Time restricted eating instead of food restricting would work best for me. I’m going to give myself a 6 hour window for eating and fast the other 18. 
I am determined to lose 20 pounds by Christmas  and I will do it. That way I can start a New Years resolution to keep on track on not gain any weight back. 

Today I did well. I follow through with this and see how I feel.


----------



## Catlady (Oct 28, 2019)

Keesha said:


> Time restricted eating instead of food restricting would work best for me. I’m going to give myself a 6 hour window for eating and fast the other 18.
> I am determined to lose 20 pounds by Christmas  and I will do it. That way I can start a New Years resolution to keep on track on not gain any weight back.
> 
> Today I did well.
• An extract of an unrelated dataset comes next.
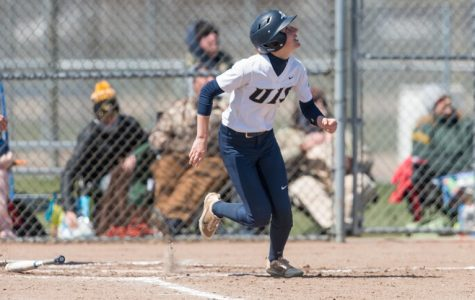 UIS Softball Scores 21 Runs In Two Wins On Friday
I follow through with this and see how I feel.


@Keesha -  I just love this diet.  I don't have to count calories (hated doing that) or limit what kind of food to eat.  I don't abuse it, though, I try to eat healthy and not too much of any kind of food.  I won't give up bread and other food I like, I just eat less of it and not every day.


----------



## Keesha (Oct 28, 2019)

PVC said:


> @Keesha -  I just love this diet.  I don't have to count calories (hated doing that) or limit what kind of food to eat.  I don't abuse it, though, I try to eat healthy and not too much of any kind of food.  I won't give up bread and other food I like, I just eat less of it and not every day.
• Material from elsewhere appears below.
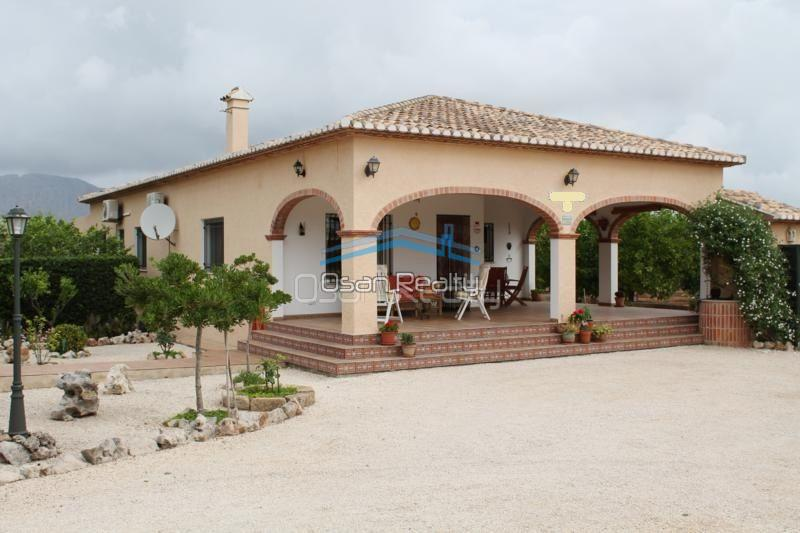 Villa for sale in Pedreguer 14192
This is like the missing link
Time restricted diet. 
Yep. I CAN do this. 
Yayyyyy! 
It feels right already. 
Preplanned  meals to look forward to 
I’m very happy about this. 

Thank you


----------



## Duster (Oct 28, 2019)

This is what Dr. William Davis author of The Wheat Belly Diet book has to say about it:
 Consider intermittent fasting–Intermittent fasting of, say, 15-48 hours in duration, can be a wonderful way to break a weight loss plateau. However, this is best undertaken after you’ve confidently removed all wheat, concluded your wheat withdrawal experience, and all the above strategies have been explored and squared away. Be sure to hydrate vigorously, as dehydration is the most common reason for failing and experiencing symptoms like lightheadedness, nausea, and unexplained fatigue. (People with diabetes or hypertension need to talk to their healthcare provider about the advisability of taking their drugs during a fast.) Intermittent fasting should not be confused with habitual skipping of meals, e.g., always skipping breakfast; habitual and consistent meal skipping actually causes weight _gain_. If you skip meals, do so in an unpredictable and random pattern, so that your body does not adjust and ratchet down its metabolic rate.


----------



## fancicoffee13 (Oct 29, 2019)

Duster said:


> This is what Dr. William Davis author of The Wheat Belly Diet book has to say about it:
> Consider intermittent fasting–Intermittent fasting of, say, 15-48 hours in duration, can be a wonderful way to break a weight loss plateau. However, this is best undertaken after you’ve confidently removed all wheat, concluded your wheat withdrawal experience, and all the above strategies have been explored and squared away. Be sure to hydrate vigorously, as dehydration is the most common reason for failing and experiencing symptoms like lightheadedness, nausea, and unexplained fatigue. (People with diabetes or hypertension need to talk to their healthcare provider about the advisability of taking their drugs during a fast.) Intermittent fasting should not be confused with habitual skipping of meals, e.g., always skipping breakfast; habitual and consistent meal skipping actually causes weight _gain_. If you skip meals, do so in an unpredictable and random pattern, so that your body does not adjust and ratchet down its metabolic rate.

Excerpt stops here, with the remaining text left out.